[Instructions for the task]
The records below must be copied in full, exactly as they read.

[Data supplied]
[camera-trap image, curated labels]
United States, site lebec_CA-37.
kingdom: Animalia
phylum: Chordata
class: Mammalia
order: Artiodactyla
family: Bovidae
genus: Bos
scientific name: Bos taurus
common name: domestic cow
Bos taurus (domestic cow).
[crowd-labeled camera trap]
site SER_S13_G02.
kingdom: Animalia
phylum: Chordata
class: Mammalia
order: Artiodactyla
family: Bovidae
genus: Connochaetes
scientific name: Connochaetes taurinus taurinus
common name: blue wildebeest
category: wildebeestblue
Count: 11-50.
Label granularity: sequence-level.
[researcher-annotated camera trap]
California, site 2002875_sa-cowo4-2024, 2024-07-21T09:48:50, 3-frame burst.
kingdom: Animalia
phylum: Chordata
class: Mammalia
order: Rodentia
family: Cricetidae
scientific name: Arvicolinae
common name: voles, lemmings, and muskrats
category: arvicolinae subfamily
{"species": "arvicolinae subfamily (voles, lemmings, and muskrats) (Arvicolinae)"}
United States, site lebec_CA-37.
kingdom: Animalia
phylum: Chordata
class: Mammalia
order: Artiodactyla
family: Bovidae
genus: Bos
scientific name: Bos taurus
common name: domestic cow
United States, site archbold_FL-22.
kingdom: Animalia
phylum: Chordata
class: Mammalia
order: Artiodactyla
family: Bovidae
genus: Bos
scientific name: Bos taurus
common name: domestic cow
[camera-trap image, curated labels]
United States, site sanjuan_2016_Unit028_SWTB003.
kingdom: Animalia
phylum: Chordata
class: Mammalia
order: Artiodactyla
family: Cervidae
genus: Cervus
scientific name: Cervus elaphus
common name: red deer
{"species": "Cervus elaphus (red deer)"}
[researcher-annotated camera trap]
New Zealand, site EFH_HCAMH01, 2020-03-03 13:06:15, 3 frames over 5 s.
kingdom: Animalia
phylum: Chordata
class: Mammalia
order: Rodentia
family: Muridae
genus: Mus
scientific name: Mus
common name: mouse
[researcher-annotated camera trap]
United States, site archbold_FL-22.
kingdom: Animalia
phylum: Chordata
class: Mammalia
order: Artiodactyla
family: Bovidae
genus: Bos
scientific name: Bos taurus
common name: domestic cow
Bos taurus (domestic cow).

[Solution]
[camera-trap image, curated labels]
United States, site lebec_CA-37.
kingdom: Animalia
phylum: Chordata
class: Mammalia
order: Artiodactyla
family: Bovidae
genus: Bos
scientific name: Bos taurus
common name: domestic cow
Bos taurus (domestic cow).
[crowd-labeled camera trap]
site SER_S13_G02.
kingdom: Animalia
phylum: Chordata
class: Mammalia
order: Artiodactyla
family: Bovidae
genus: Connochaetes
scientific name: Connochaetes taurinus taurinus
common name: blue wildebeest
category: wildebeestblue
Count: 11-50.
Label granularity: sequence-level.
[researcher-annotated camera trap]
California, site 2002875_sa-cowo4-2024, 2024-07-21T09:48:50, 3-frame burst.
kingdom: Animalia
phylum: Chordata
class: Mammalia
order: Rodentia
family: Cricetidae
scientific name: Arvicolinae
common name: voles, lemmings, and muskrats
category: arvicolinae subfamily
{"species": "arvicolinae subfamily (voles, lemmings, and muskrats) (Arvicolinae)"}
United States, site lebec_CA-37.
kingdom: Animalia
phylum: Chordata
class: Mammalia
order: Artiodactyla
family: Bovidae
genus: Bos
scientific name: Bos taurus
common name: domestic cow
United States, site archbold_FL-22.
kingdom: Animalia
phylum: Chordata
class: Mammalia
order: Artiodactyla
family: Bovidae
genus: Bos
scientific name: Bos taurus
common name: domestic cow
[camera-trap image, curated labels]
United States, site sanjuan_2016_Unit028_SWTB003.
kingdom: Animalia
phylum: Chordata
class: Mammalia
order: Artiodactyla
family: Cervidae
genus: Cervus
scientific name: Cervus elaphus
common name: red deer
{"species": "Cervus elaphus (red deer)"}
[researcher-annotated camera trap]
New Zealand, site EFH_HCAMH01, 2020-03-03 13:06:15, 3 frames over 5 s.
kingdom: Animalia
phylum: Chordata
class: Mammalia
order: Rodentia
family: Muridae
genus: Mus
scientific name: Mus
common name: mouse
[researcher-annotated camera trap]
United States, site archbold_FL-22.
kingdom: Animalia
phylum: Chordata
class: Mammalia
order: Artiodactyla
family: Bovidae
genus: Bos
scientific name: Bos taurus
common name: domestic cow
Bos taurus (domestic cow).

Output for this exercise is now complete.